> [PROVIDED PASSAGE]
Women Writers Through History | Margaret Calderwood | A Very Witty Scottish Diarist

Portrait of Margaret Calderwood
Highly Entertaining and Shrewd Travel Diaries

Margaret Calderwood (1715–1774) was a Scottish diarist who wrote about her journeys through England to Brussels after the Jacobite rising of 1745. Her diaries include observations on contemporary transport, food and water, fuel, money, agriculture, religion, and education. They are quite entertaining and witty to read. The difference between 18th-century Scottish words and spellings is negligible to understanding what she wrote.

It had been eleven years since Sir James Stuart last saw his younger sister, Margaret Calderwood. In the summer of 1756, she set out from Edinburgh, accompanied by her husband, two sons, and two servants. Their final destination was to be Liège, Belgium. They traveled by horse-drawn coach to London, continuing to Harwich, then by ship to Rotterdam. While traveling, she met a Miss Dondie, whom she described with quite a tongue.


“…. Miss Dondie was a girl about eighteen, not ill-lookt, quite a cockney, she has exactly the voice of the stage, and might be made a player, had she as much sense or feeling as to enter into the spirit of her part.”

In another passage, she described another two passengers, by this time both getting seasick.

“Marinasa the opera dancer was in the company, and a companion of his, a Swiss, who was either a singer or a dancer, we could not know which, for he sung very ill, and did not look as if he could dance. This poor Italian applyed to the doctor for a few of his drops, which after taking, he fell sick, took his bed, and did not get up again till he was within smell of land; we all thought he would have died outright.”

The Maitland Club initially circulated her diaries in 1842 and republished them more widely in 1884. The diaries are worth the effort to find them.

> [GIVEN REQUEST 1]
From the Margaret Calderwood passage, list each subject her diaries are said to include observations on.
> [GIVEN REQUEST 2]
Please condense the paragraph of the Margaret Calderwood passage that begins "It had been eleven years" into a short bulleted list that keeps its main facts.
> [GIVEN REQUEST 3]
Revise everything in the Margaret Calderwood passage from "In another passage, she" down to "to find them.", changing "doctor" to "physician".

> [RECORD SET]
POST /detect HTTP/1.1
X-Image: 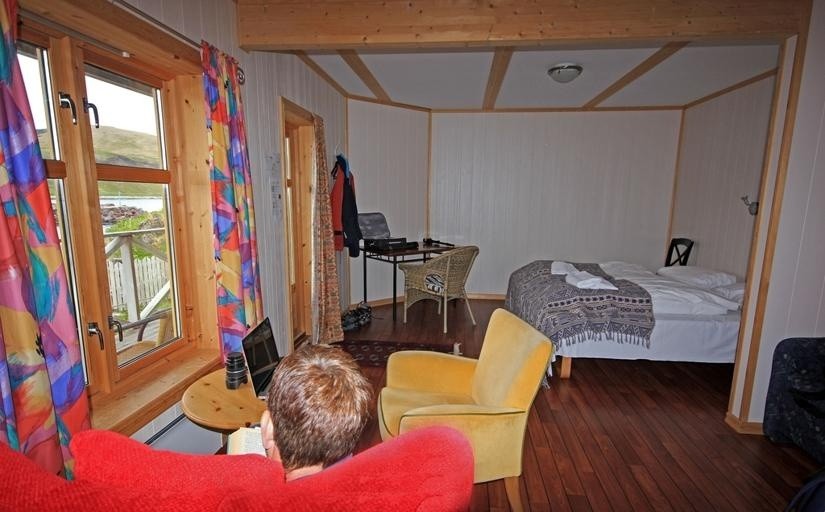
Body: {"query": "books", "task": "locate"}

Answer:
[226,422,269,461]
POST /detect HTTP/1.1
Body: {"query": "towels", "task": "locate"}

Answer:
[552,263,579,274]
[565,271,618,290]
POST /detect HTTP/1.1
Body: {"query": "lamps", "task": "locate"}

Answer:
[548,62,583,83]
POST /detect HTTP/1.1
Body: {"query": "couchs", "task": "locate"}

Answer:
[0,424,473,511]
[763,334,825,470]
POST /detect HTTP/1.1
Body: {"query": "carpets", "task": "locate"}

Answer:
[329,340,463,367]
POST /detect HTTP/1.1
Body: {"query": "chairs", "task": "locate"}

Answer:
[665,238,694,266]
[399,245,479,333]
[379,307,556,512]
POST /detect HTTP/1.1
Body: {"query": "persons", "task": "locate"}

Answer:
[260,342,375,481]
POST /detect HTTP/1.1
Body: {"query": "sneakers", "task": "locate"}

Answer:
[341,298,372,332]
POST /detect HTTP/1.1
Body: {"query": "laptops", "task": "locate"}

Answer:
[241,316,280,400]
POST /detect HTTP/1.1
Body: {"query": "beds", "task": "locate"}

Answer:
[504,258,746,389]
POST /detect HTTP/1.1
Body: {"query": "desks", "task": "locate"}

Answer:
[358,241,458,320]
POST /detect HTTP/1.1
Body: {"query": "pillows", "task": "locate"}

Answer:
[658,266,736,288]
[706,281,745,302]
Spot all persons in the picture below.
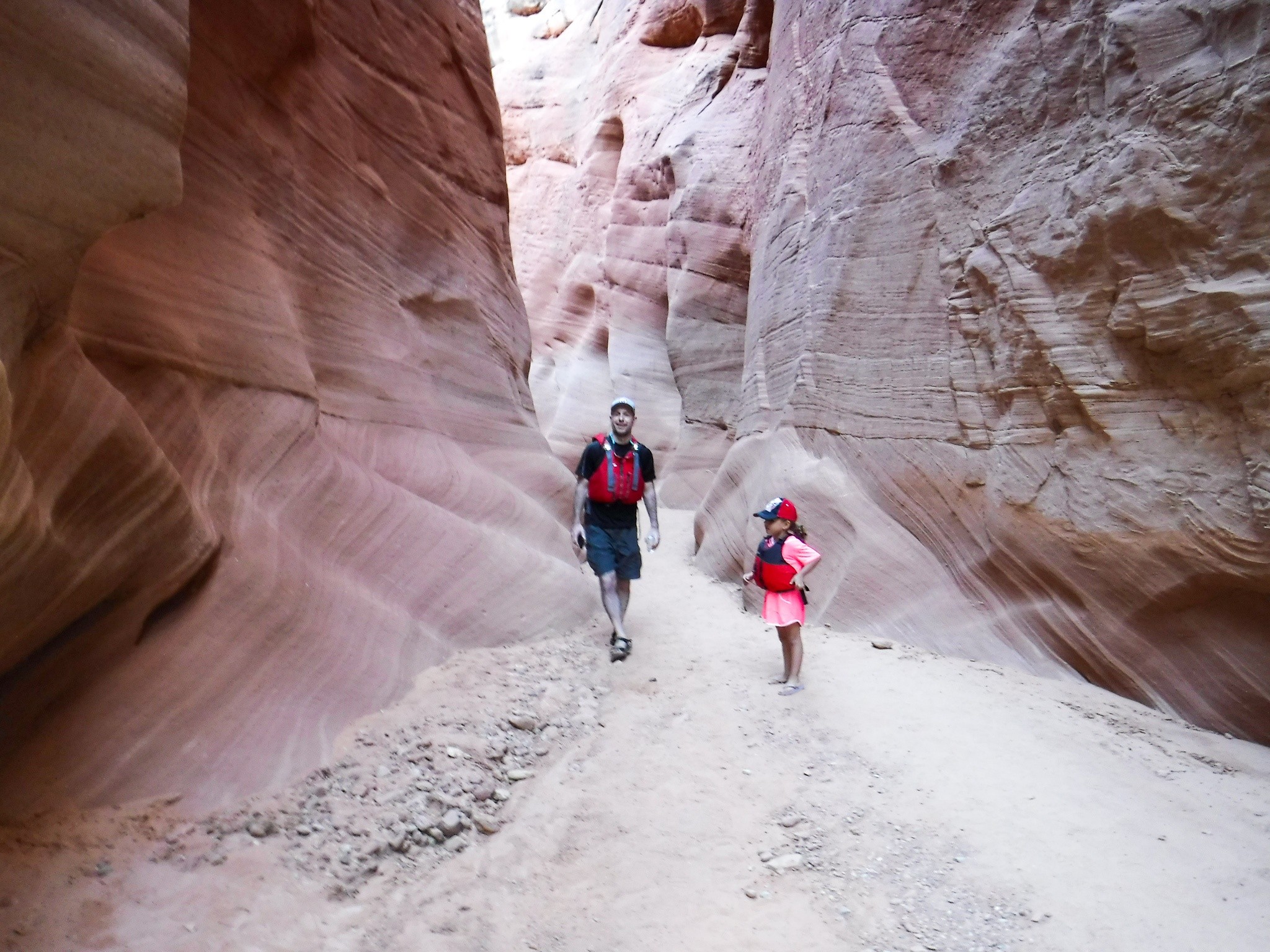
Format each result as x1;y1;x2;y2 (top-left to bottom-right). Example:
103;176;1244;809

> [CORRECT RESULT 1]
- Contemporary transport
- Food and water
- Fuel
- Money
- Agriculture
- Religion
- Education

> [CORRECT RESULT 2]
- Sir James Stuart had not seen his younger sister, Margaret Calderwood, for eleven years.
- In summer 1756 she left Edinburgh with her husband, two sons and two servants, bound for Liège, Belgium.
- The route: horse-drawn coach to London, on to Harwich, then by ship to Rotterdam.
- On the way she met a Miss Dondie, whom she described sharply.

> [CORRECT RESULT 3]
In another passage, she described another two passengers, by this time both getting seasick.

“Marinasa the opera dancer was in the company, and a companion of his, a Swiss, who was either a singer or a dancer, we could not know which, for he sung very ill, and did not look as if he could dance. This poor Italian applyed to the physician for a few of his drops, which after taking, he fell sick, took his bed, and did not get up again till he was within smell of land; we all thought he would have died outright.”

The Maitland Club initially circulated her diaries in 1842 and republished them more widely in 1884. The diaries are worth the effort to find them.